Your output consists solely of the lines from the one that contains "Balance Protective Underwear" to the end of the material, each reproduced exactly; pictures do not belong in it.

===== Entries provided

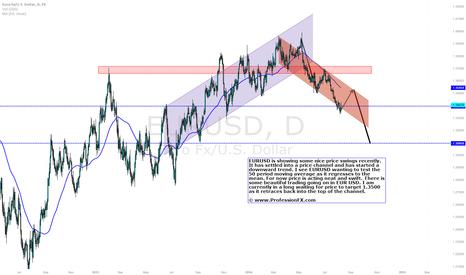 EURUSD: Channel trading on the EURUSD
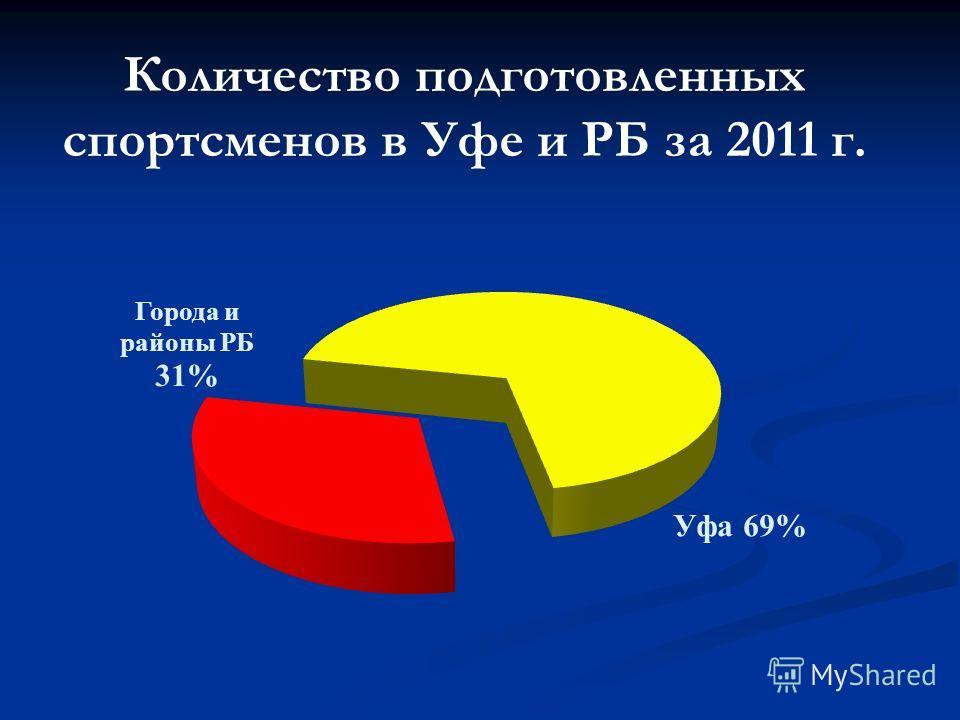 Количество подготовленных спортсменов в Уфе и РБ за 2011 г.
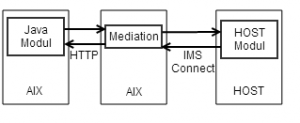 Java -> HOST Kommunikation über ESB Mediation und IMSConnect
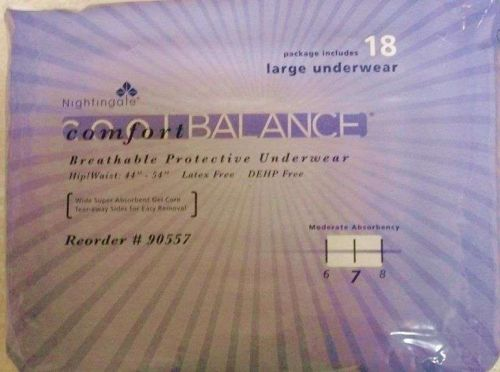 """Cool Balance Protective Underwear Lg w 44"""" Hips 54"""" Don't Pee Your Pants !"""
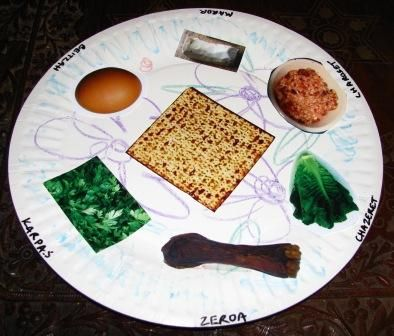 A paper Seder plate for Passover   Pinterest   Kind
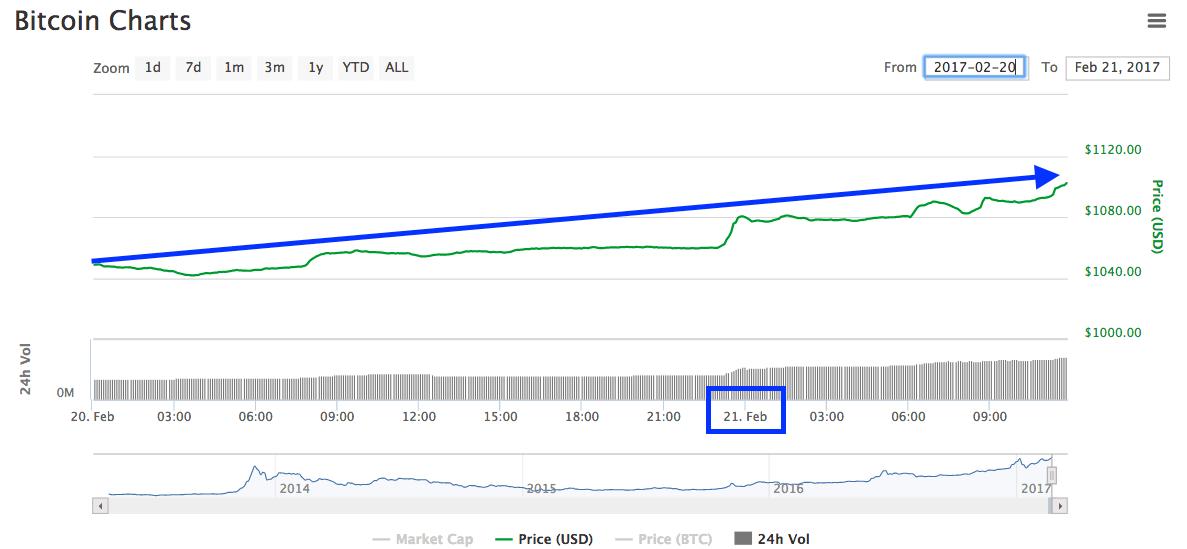 Bitcoin supera los 1.100 dólares y rumbo a romper récord del año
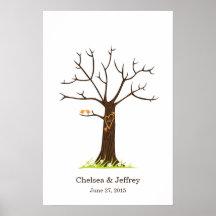 Affiche (simple) d'arbre d'empreinte digitale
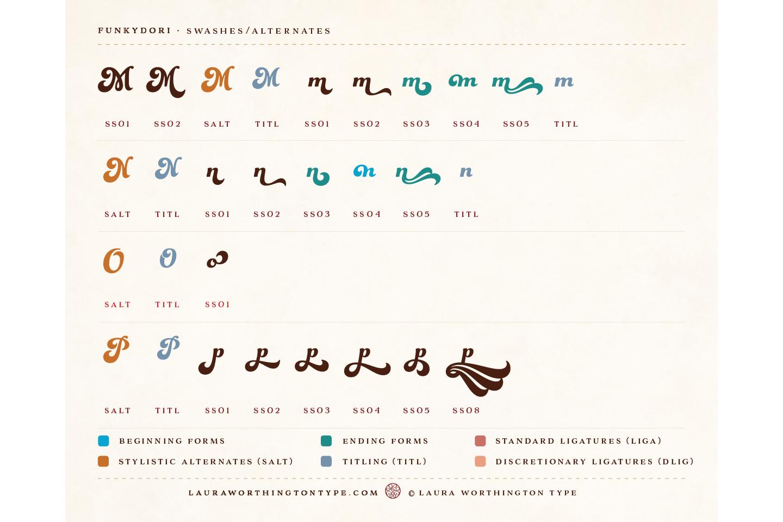 Funkydori Regular example image 30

==========

* **Worked solution**:
 """Cool Balance Protective Underwear Lg w 44"""" Hips 54"""" Don't Pee Your Pants !"""
 A paper Seder plate for Passover   Pinterest   Kind
 Bitcoin supera los 1.100 dólares y rumbo a romper récord del año
 Affiche (simple) d'arbre d'empreinte digitale
 Funkydori Regular example image 30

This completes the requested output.